Une nouvelle pression se profile sur les coûts de production en Guadeloupe à partir du 1er janvier 2026. L’entrée en vigueur du mécanisme d’ajustement carbone aux frontières, dispositif européen destiné à taxer certaines importations selon leur empreinte carbone, inquiète fortement les entreprises locales. En ligne de mire, des matières premières essentielles à l’économie de l’archipel, largement importées hors de l’Union européenne.

Construction et agriculture en première ligne

Le ciment, les engrais ou encore certains intrants agricoles seront directement concernés par cette mesure, dont le montant exact ne sera connu qu’en 2027. D’ici là, les industriels devront provisionner des sommes estimées, sans visibilité précise. Pour les producteurs locaux, cette incertitude se traduira mécaniquement par une hausse des coûts, déjà annoncée sur certains produits clés, avec un risque immédiat de répercussion sur les prix finaux, du logement aux denrées alimentaires.

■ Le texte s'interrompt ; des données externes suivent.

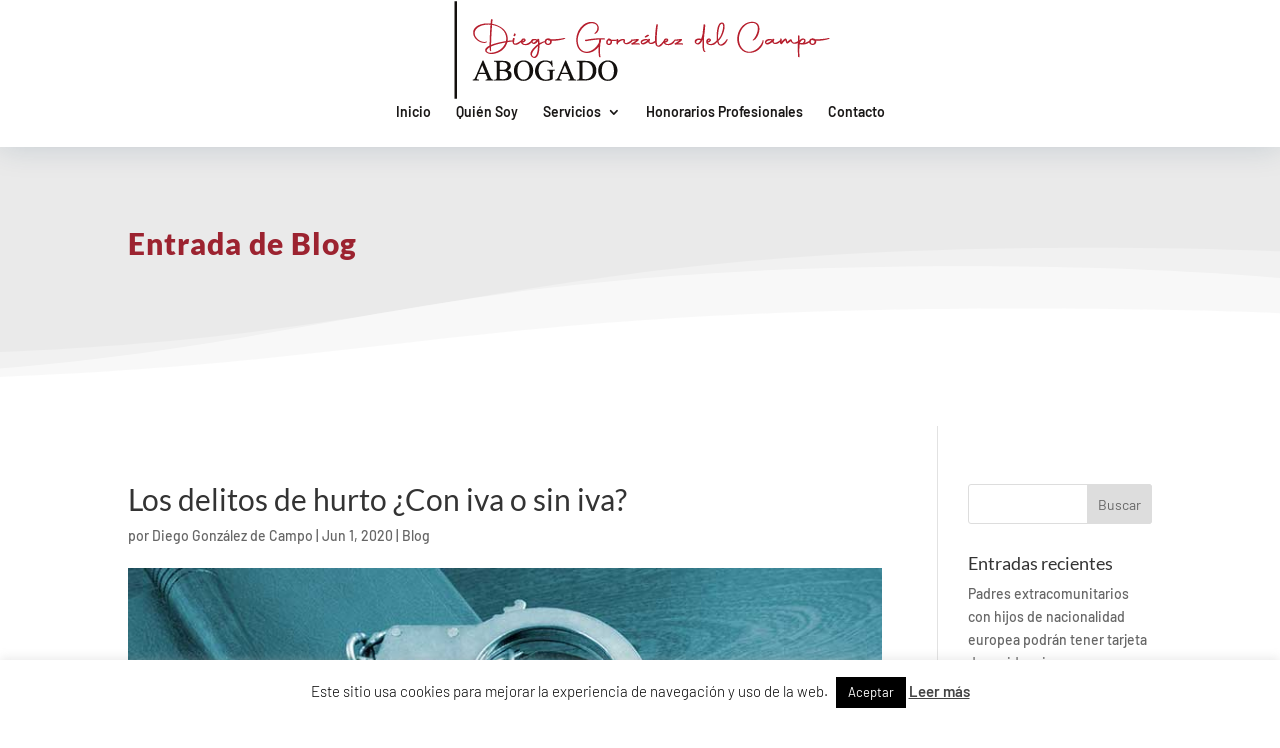

--- FILE ---
content_type: text/css
request_url: https://gonzalezdelcampoabogado.es/wp-content/themes/Divi-child/style.css?ver=4.27.5
body_size: 843
content:
/*
Theme Name: Divi Child - Eweb
Theme URI: http://www.elegantthemes.com/gallery/divi/
Template: Divi
Author: Elegant Themes
Author URI: http://www.elegantthemes.com
Description: Smart. Flexible. Beautiful. Divi is the most powerful theme in our collection.
Tags: responsive-layout,one-column,two-columns,three-columns,four-columns,left-sidebar,right-sidebar,custom-background,custom-colors,featured-images,full-width-template,post-formats,rtl-language-support,theme-options,threaded-comments,translation-ready
Version: 3.0.14.1477321393
Updated: 2016-10-24 15:03:13
Modified by Eweb Diseño y Posicionamiento Web para abogados
*/


/*

	COLORES:
		9C2330	rojo
		191716	negro
		716969	gris
		F7EBE8	blanco roto
		BCABAE	blanco sombra

*/


/*
						NAVEGACIÓN
*/

/*****Cambio de la sombra del header y en el fixed*****/
	#main-header {
		box-shadow: 0 0 30px rgba(7,51,84,0.17)!important;
	}

	@media (min-width: 981px) {
		#main-header.et-fixed-header {
			box-shadow: 0 0 30px rgba(7,51,84,0.17)!important;
		}
	}

/*****Cambiar el tamaño del submenú*****/
	.nav li ul {
  		width:295px !important;
	}

/*****Cambiar el tamaño del ítem del submenú*****/
	#top-menu li li a, #menu-principal li li a{
  		width:255px !important;
	}


/*
                        CUERPO
*/

/*****Alineación horizontal de los elementos en una fila*****/
	.horizontal-align { 
    	display: flex; 
    	flex-direction: column; 
    	justify-content: center;
	}
/*****Eliminar el fallo que se produce en el botón de envÃ­o del formulario*****/
	.wpcf7-submit:hover {
		padding: 0.3em 1em !important;
	}


/*
						PIE DE PÁGINA
*/

/*****Resaltar enlaces interés*****/
	.et_pb_widget a:hover {
		color: #9C2330 !important;
	}

/*****Resaltar enlaces footer*****/
	#footer-info a:hover {
  		color: #fff!important;
	}

	.et-social-google-plus a:hover {
		color: #d51f1e !important;
	}

	.et-social-facebook a:hover {
		color: #3b5998 !important;
	}

	.et-social-twitter a:hover {
		color: #1da1f2 !important;
	}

Face à cette perspective, les représentants des moyennes et petites industries tirent la sonnette d’alarme. Ils estiment que ce mécanisme, pensé à l’échelle européenne, pénalise disproportionnellement les régions ultrapériphériques, contraintes d’importer. Une demande officielle de non-application du dispositif dans ces territoires a été adressée aux autorités européennes. Reste désormais à savoir si Bruxelles acceptera d’introduire une exception pour des économies insulaires déjà fragilisées.